Your task
In the forum thread on radio advertising below, what does the abbreviation TOM stand for?

Document

# Advertising/Educating



## PTS (Oct 24, 2006)

I guess I will try this in the management section:

The local radio station has discussed the idea of doing tree info interviews once a week. They do similar things with a computer company who educates people over the air about topics that they may not know or new things that come up. 

They allow people to write in questions and then they can pick a write in topic to talk about also. 

Great advertising and I am all for it however they wanted to know if there was enough material to do a daily show where I would record each segment for a whole week once a week. 

Just looking for feedback and ideas or concerns and if anyone else is doing this where you get your stuff or how you decide what to talk about. 

I just don't want to find myself doing homework searching for material all the time. The issues being discussed have to be a local issue.


----------



## lesfritz (Oct 25, 2006)

*radio*

i would suggest an "ask the expert forum" that allowed you to answer one question per week and it played daily during the morning and evening drive time hours. e.g. <radio announcer> "Helga from St. Paul wrote in this week and wanted to know what is the best way to get rid of that ugly old stump in her yard". We asked the expert Paul Buynan ~ <Paul speaking> "We'll Helga, dynamite's the answer"...

Radio marketing can be very effective for long term returns with TOM (top of mind awareness), but the content needs to be relevant, short and fresh. I had customers talk about my radio advertising for years.

Hope this helps.


----------

Raw data

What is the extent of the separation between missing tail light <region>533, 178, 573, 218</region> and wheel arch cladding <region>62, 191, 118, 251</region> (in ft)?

Output of the exercise
Top of mind awareness.